Rania Abouzeid excels in describing the scene and depicting the characters. Her words transport readers to the regime’s prison cells, to life under bombardment and to secret meetings of opposition fighters in the moonlight of summer nights in northern Syria ... In Abouzeid’s account, we mainly hear from male characters, the majority of whom embraced armed rebellion and joined extreme Islamic groups, which underplays the wider roots of the uprising. Only in a few scenes do we see the roles of female characters.
Abouzeid, an award-winning journalist based in Lebanon, has provided a masterful, intense, and often personalized account of this seemingly endless conflict ... This account could have benefited from a presentation of views from the government side, but Abouzeid’s altogether intimate, revealing, and moving accomplishment is essential to any attempt to understand this tragedy.
Abouzeid carefully disentangles the significance of complex and shifting political, ethnic and religious identities involved, and provides expert historical and political context, maintaining strict objectivity and taking no sides. She explains her criteria for believing a story, and how she came to be deceived in her earlier reporting of certain incidents ... This may be the most intimate and epic account yet for the ongoing tragedy of the Syrian civil war.
That the book does not give equivalency, false or otherwise, to the government’s side of the story does not diminish its objectivity or value. The author brings us the stories of people who, though capable of speaking for themselves, are not often heard from and might as well be voiceless insofar as audiences outside the country are concerned ... Readers without familiarity with the many strains of opposition to the Assad regime are likely to emerge from this book a touch less confused—though without much cause for hope, either. An eye-opening account of those who 'played a pivotal role in the revolution’s trajectory.'”

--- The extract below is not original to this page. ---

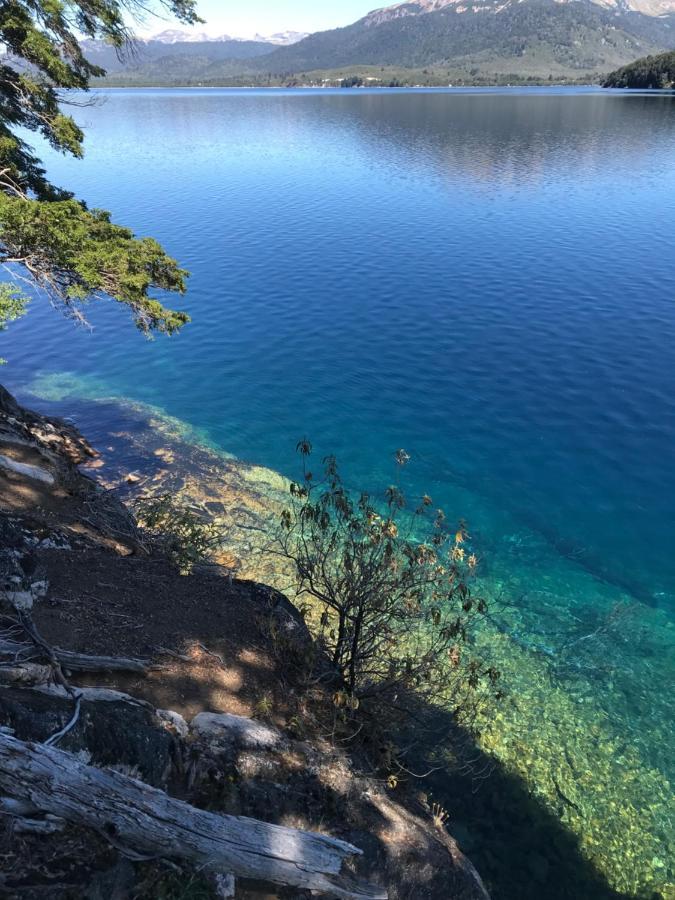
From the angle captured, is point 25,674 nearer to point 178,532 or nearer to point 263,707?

The author skillfully sets forth the complex political and military rivalries between those supporting and opposing the regime, discussing their backers from Saudi Arabia and Qatar as well as the foreign and homegrown fighters who became ISIS. In notes at the beginning and end, Abouzeid details her intense and perilous reporting process. She was banned from the country, she explains, soon after protests began, but nevertheless spent roughly three weeks a month clandestinely entering Syria for the next several years. Her grueling reportage is a formidable accomplishment.
Rania Abouzeid’s No Turning Back: Life, Loss, and Hope in Wartime Syria explains how the impossible happened, and how it went so tragically awry. Abouzeid, a well-known journalist, spent six years traveling in Syria...gathering the material for this compassionate account of the Syrian uprising and civil war ... Abouzeid’s characters cross ideological, religious, gender, age, and class divides. They all experience the upheaval and violence. From bewildered civilians to active participants and rebels: all are changed, but differently ... The detail with which Abouzeid charts the transformation of civilians into rebels, fighters, Islamists, and radicals is one of the most powerful accomplishments of this book.